気管支ぜんそく〔きかんしぜんそく〕 家庭の医学

[原因]
 呼吸するときのゼーゼーという音(喘鳴〈ぜんめい〉)を伴った呼吸困難を発作性にくり返す病気です。1~5歳までに病気になることが多く、原因の多くはアレルギー、特にハウスダスト(塵〈ちり〉)とダニに対するアレルギーです。アレルギー反応により、気管支が収縮して空気の通り道を狭くするため、呼吸困難や喘鳴、せきが出現します。

[症状]
 発作は重症度により3段階に分けられています。

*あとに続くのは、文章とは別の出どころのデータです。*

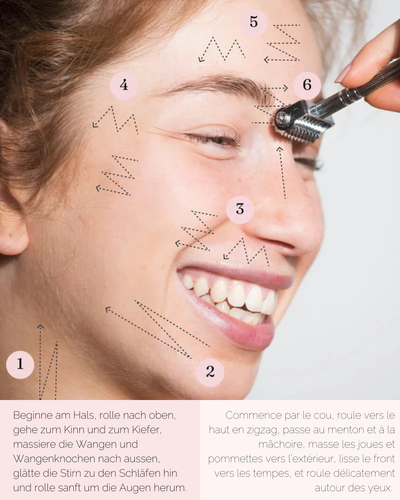 5

4

6

3

1

2

Beginne am Hals, rolle nach oben, gehe zum Kinn und zum Kiefer, massiere die Wangen und Wangenknochen nach aussen, glätte die Stirn zu den Schläfen hin und rolle sanft um die Augen herum.

Commence par le cou, roule vers le haut en zigzag, passe au menton et à la mâchoire, masse les joues et pommettes vers l'extérieur, lisse le front vers les tempes, et roule délicatement autour des yeux.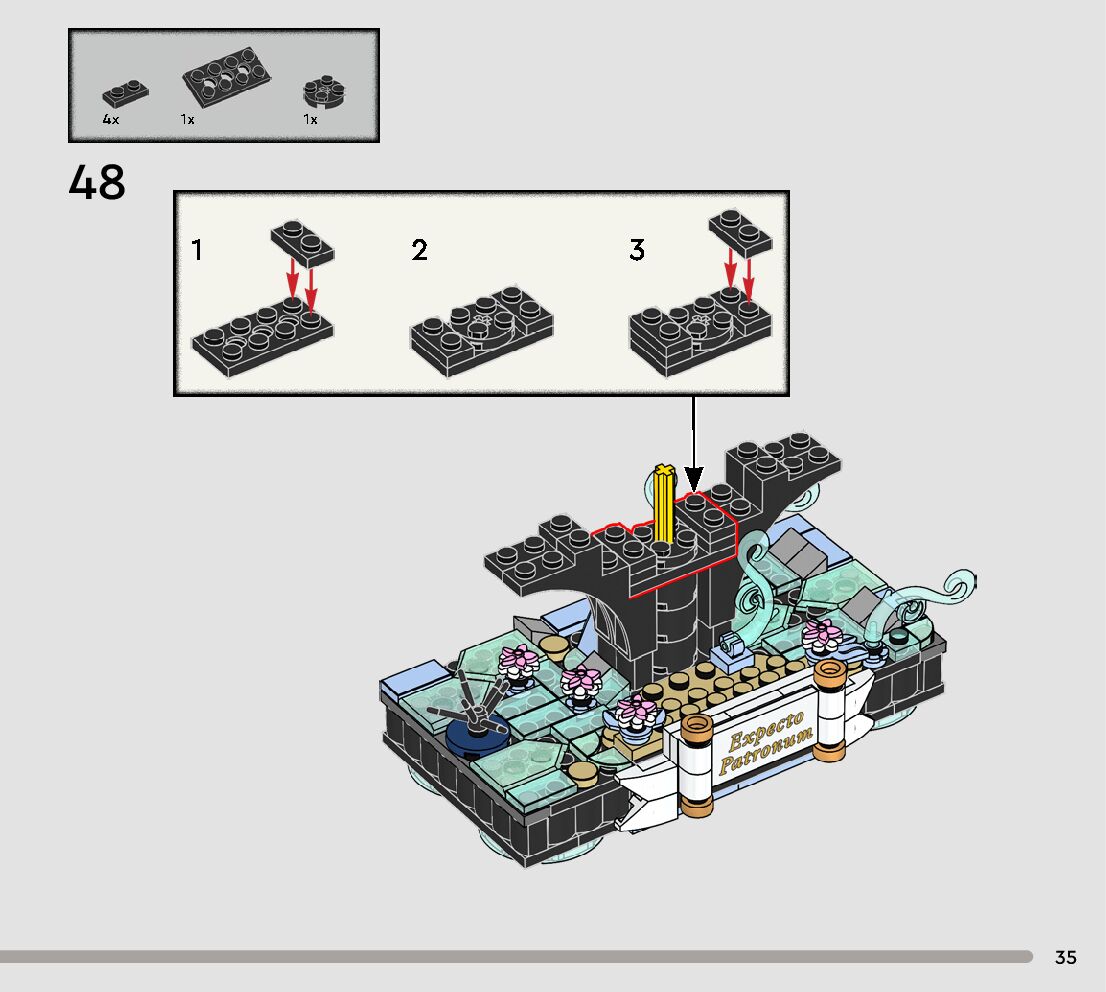 4x 1x 1x

48

1

2

3

Expecto Patronum

35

小発作は軽い喘鳴があり呼吸困難は軽度のものです。中発作はあきらかな喘鳴と陥没呼吸をみとめ呼吸困難があり、会話もとぎれがちになります。
 大発作では著明な喘鳴、呼吸困難、起坐(きざ)呼吸を呈し、ときにチアノーゼをみとめます。

[治療]
 小発作では、β2刺激薬(気管支を拡張する作用がある)を吸入します。中発作では吸入を反復し、酸素吸入や副腎皮質ステロイド薬の静脈注射をおこない、必要があればアミノフィリン製剤(この薬も気管支を拡張する作用がある)の静脈注射も考慮します。
 大発作では中発作の治療に加え、より強力な気管支をひろげる薬(イソプロテレノール)の吸入や静脈注射をおこないます。気管内にチューブを入れて人工呼吸器による呼吸管理が必要なこともあります。
 発作の予防には、ロイコトリエン拮抗薬の服用、クロモグリク酸ナトリウムの吸入をおこないます。中等症持続型と重症持続型では副腎皮質ステロイド吸入薬を第一に使用することが推奨されています。
 また、アレルギーの原因であるハウスダストやダニ、カビ、動物上皮を除去することを心掛けます。具体的には、掃除機で床のほこりをこまめに吸いとる、床をじゅうたんや畳でなくフローリングに替える、寝具をまめに干し、ほこりをはたいたあと電気掃除機をかける、純毛や羽根ぶとんはやめる、枕もそばがらやもみがらはやめてスポンジかホームラバーにする、イヌやネコなどのペットを飼わない、家族全員の禁煙などの生活環境の整備をします。さらに、薄着や乾布摩擦で皮膚を鍛練したり、水泳などの適切な運動で、からだを鍛えることは大切です。
 ぜんそく発作は、生命にかかわる重篤な状態におちいる可能性があることを認識し、発作を予防することに心掛け、発作時は必ず医療機関を受診することが大切です。